Juste pour rappel et pour dissiper toute confusion des esprits fragiles des jeunes apprenants du droit administratif, le communiqué radio-presse ne figure pas dans le panel d’actes réglementaires relevant de la compétence d’un Ministre. En termes relativement simples un communiqué radio-presse n’est pas un acte administratif unilatéral, un acte par lequel l’administration modifie l’ordonnancement juridique au sens de la jurisprudence NGONGANG NDJANKEU Martin de 1968, c’est-à-dire qui fixe de nouvelles règles juridiques créant des droits et obligations. Et lorsqu’il fait grief, c’est- à-dire entraine un préjudice, cet acte peut être attaqué dans le cadre d’un contentieux dit administratif. Il peut revêtir la nature d’un décret, d’un arrêté, d’une décision, d’une circulaire etc.
Fort de cela et d’un point de vue juridique, la sortie du MINSEP ne peut être comprise que comme une déclaration d’opinion. Un simple coming-out par lequel l’auteur a décliné sa préférence. Et reconnaissons-le, c’est humain. Sauf que ça peut être lourd de conséquences… La première ayant été l’embarrassante remontée de bretelles à lui servie par entre autres Abdouraman Hamadou, Joseph Antoine BELL dans un communiqué radio-presse de réplique servie le 20 novembre 2015. Ce simple ping-pong d’emblée n’est pas pour conforter l’honorabilité de la fonction ministérielle surtout quand ça laisse l’impression que c’est l’institution étatique qui reçoit des leçons de droit administratif. Qu’est-ce qu’on y lit ?
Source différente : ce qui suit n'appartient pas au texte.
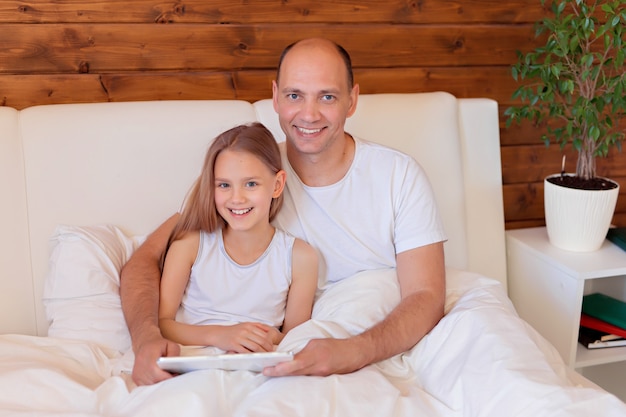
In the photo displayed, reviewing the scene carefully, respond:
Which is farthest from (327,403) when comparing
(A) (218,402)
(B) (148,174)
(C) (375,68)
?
(C) (375,68)

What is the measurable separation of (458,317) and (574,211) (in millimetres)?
734

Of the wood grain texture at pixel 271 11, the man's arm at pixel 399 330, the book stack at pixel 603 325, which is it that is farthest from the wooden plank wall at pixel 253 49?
the man's arm at pixel 399 330

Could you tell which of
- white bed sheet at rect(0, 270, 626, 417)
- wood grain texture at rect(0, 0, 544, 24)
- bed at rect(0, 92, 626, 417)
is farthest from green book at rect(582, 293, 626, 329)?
wood grain texture at rect(0, 0, 544, 24)

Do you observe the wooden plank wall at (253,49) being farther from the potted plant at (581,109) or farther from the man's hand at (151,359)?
the man's hand at (151,359)

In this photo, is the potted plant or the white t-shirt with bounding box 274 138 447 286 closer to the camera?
the white t-shirt with bounding box 274 138 447 286

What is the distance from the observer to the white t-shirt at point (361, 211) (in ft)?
5.88

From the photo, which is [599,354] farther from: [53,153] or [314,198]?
[53,153]

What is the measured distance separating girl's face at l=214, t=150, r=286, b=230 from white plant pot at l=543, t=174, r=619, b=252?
37.5 inches

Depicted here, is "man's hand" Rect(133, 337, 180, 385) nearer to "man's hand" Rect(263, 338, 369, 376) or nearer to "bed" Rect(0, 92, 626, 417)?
"bed" Rect(0, 92, 626, 417)

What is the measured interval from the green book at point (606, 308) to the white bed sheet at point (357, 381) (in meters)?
0.62

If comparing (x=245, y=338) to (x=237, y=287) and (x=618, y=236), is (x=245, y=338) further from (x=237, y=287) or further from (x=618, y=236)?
(x=618, y=236)

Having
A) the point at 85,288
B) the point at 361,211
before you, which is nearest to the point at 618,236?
the point at 361,211

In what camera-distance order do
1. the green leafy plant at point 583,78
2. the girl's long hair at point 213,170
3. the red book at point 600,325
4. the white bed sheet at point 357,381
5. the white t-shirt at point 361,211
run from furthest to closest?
the red book at point 600,325
the green leafy plant at point 583,78
the white t-shirt at point 361,211
the girl's long hair at point 213,170
the white bed sheet at point 357,381

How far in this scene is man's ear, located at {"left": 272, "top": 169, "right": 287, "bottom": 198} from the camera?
5.63 feet
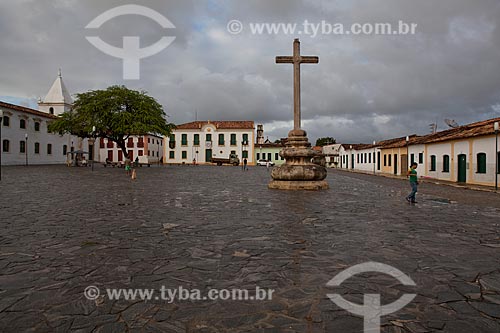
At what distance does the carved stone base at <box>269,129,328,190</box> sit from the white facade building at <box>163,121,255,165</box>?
50103 mm

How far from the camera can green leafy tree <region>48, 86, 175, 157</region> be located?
117 feet

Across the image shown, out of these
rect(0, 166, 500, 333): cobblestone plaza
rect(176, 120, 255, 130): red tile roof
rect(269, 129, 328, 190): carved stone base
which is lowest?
rect(0, 166, 500, 333): cobblestone plaza

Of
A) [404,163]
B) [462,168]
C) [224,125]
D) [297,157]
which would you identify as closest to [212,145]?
[224,125]

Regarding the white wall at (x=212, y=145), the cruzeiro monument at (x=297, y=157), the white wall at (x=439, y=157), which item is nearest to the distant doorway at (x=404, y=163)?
the white wall at (x=439, y=157)

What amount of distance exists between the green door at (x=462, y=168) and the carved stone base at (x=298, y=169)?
14.2 meters

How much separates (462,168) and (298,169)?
613 inches

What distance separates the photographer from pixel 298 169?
1301cm

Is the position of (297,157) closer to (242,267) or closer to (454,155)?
(242,267)

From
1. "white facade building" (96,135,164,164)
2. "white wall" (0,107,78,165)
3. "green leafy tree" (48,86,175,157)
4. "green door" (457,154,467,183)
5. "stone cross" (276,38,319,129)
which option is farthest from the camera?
"white facade building" (96,135,164,164)

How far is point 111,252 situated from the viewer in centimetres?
452

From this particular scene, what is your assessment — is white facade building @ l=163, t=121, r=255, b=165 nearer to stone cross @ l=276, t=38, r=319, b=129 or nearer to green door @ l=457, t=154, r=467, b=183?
green door @ l=457, t=154, r=467, b=183

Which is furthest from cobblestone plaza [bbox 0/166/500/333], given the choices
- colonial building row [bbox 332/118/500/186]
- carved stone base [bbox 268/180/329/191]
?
colonial building row [bbox 332/118/500/186]

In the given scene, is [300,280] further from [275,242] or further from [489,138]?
[489,138]

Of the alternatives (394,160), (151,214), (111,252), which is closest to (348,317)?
(111,252)
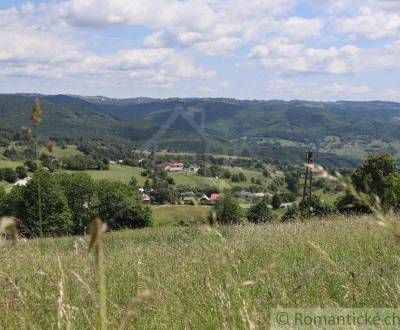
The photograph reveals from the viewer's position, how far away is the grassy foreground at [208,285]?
7.70 feet

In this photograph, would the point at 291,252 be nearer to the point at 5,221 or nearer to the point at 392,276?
the point at 392,276

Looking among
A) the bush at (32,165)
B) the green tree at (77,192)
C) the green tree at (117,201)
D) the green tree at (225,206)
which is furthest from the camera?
the green tree at (77,192)

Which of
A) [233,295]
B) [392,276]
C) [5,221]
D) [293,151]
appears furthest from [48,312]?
[293,151]

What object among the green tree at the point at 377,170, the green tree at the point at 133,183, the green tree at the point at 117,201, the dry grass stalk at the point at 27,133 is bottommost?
the green tree at the point at 133,183

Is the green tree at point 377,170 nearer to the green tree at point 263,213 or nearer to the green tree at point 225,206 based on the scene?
the green tree at point 263,213

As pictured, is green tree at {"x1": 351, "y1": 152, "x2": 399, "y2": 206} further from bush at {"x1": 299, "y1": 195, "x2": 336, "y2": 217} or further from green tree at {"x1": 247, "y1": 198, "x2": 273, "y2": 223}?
bush at {"x1": 299, "y1": 195, "x2": 336, "y2": 217}

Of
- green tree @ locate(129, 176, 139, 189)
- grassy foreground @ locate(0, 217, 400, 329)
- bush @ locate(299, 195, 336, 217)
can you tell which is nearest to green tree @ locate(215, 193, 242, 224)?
grassy foreground @ locate(0, 217, 400, 329)

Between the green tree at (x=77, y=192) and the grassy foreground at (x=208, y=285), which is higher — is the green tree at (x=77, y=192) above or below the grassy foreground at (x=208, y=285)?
below

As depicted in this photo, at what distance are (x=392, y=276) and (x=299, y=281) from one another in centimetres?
66

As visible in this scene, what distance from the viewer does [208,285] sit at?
2430 millimetres

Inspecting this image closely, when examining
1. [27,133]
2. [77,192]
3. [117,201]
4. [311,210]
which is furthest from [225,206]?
[77,192]

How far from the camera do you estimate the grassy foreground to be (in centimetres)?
235

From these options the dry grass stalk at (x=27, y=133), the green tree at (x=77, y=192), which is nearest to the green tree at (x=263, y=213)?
the dry grass stalk at (x=27, y=133)

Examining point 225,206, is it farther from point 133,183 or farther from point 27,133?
point 133,183
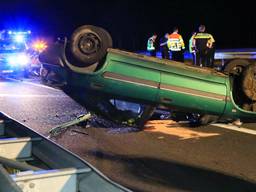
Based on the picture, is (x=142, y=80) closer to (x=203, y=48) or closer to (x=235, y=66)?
(x=235, y=66)

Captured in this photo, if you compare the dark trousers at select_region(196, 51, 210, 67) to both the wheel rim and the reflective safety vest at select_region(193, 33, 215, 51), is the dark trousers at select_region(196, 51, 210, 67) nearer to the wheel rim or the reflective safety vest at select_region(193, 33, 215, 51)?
the reflective safety vest at select_region(193, 33, 215, 51)

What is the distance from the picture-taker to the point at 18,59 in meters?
22.4

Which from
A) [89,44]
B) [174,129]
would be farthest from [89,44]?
[174,129]

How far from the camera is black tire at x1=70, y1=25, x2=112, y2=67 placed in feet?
21.7

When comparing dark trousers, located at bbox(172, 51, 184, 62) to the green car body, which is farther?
dark trousers, located at bbox(172, 51, 184, 62)

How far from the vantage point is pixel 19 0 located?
78812 millimetres

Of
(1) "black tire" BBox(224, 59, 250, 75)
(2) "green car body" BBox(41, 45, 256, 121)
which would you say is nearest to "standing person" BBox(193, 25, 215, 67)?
(1) "black tire" BBox(224, 59, 250, 75)

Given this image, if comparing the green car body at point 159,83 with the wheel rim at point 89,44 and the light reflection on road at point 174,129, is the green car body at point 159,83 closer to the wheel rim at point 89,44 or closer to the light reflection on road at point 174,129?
the wheel rim at point 89,44

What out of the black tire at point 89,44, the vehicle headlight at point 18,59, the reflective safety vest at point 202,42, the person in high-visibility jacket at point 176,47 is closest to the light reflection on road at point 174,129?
the black tire at point 89,44

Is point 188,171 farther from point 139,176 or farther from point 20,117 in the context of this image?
point 20,117

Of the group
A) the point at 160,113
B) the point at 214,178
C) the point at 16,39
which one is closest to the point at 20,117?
the point at 160,113

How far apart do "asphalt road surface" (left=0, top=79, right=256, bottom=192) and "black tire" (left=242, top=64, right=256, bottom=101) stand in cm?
81

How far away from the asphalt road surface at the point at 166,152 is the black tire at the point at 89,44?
4.28ft

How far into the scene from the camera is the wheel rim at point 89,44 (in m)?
6.61
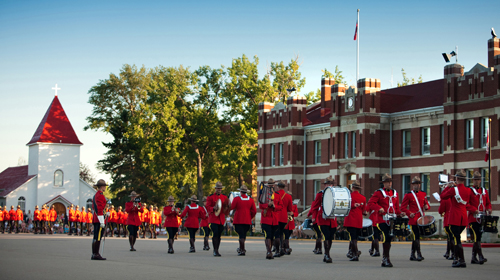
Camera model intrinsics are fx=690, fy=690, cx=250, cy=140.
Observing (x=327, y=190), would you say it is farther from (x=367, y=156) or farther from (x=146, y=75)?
(x=146, y=75)

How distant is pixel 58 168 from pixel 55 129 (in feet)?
14.4

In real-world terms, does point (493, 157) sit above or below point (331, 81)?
below

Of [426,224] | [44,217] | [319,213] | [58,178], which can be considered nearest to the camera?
[319,213]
D’abord que le Ministre des Sports et de l’Éducation Physique n’a pas la compétence d’annuler ou de suspendre les effets de droit d’une décision juridictionnelle et qu’en conséquence, son communiqué n’a donc aucune portée juridique. La véracité de cette assertion n’appelle pas de commentaires.Ensuite, que la prétention ministérielle selon laquelle je cite « veiller au respect par les fédérations des lois et règlement en vigueur » est une « compétence (qui lui est) exclusive », est erratique. La pertinence de cette correction est implacable. Car en effet, ni la Loi du 15 juillet 2011 relative à l’Organisation et à la Promotion des Activités Physiques et Sportives, ni le décret du 1er octobre 2012 ne consacrent cette exclusivité.
Le contrôle de conformité aux lois et règlements incombe effectivement de façon partagée aux organismes publics de régulation ou de tutelle et aux juridictions. Sinon il n’y aurait pas de tribunaux constitutionnels ou administratifs. D’ailleurs la loi de 2011 en son article 48 (2) limite ce contrôle de conformité aux actes pris par les Fédérations dans la gestion des subventions accordées par l’État. Quant au décret de 2012, en son article 35, il précise les missions de la Division des normes, qui est donc chargée de veiller au suivi et à l’application des lois et règlements.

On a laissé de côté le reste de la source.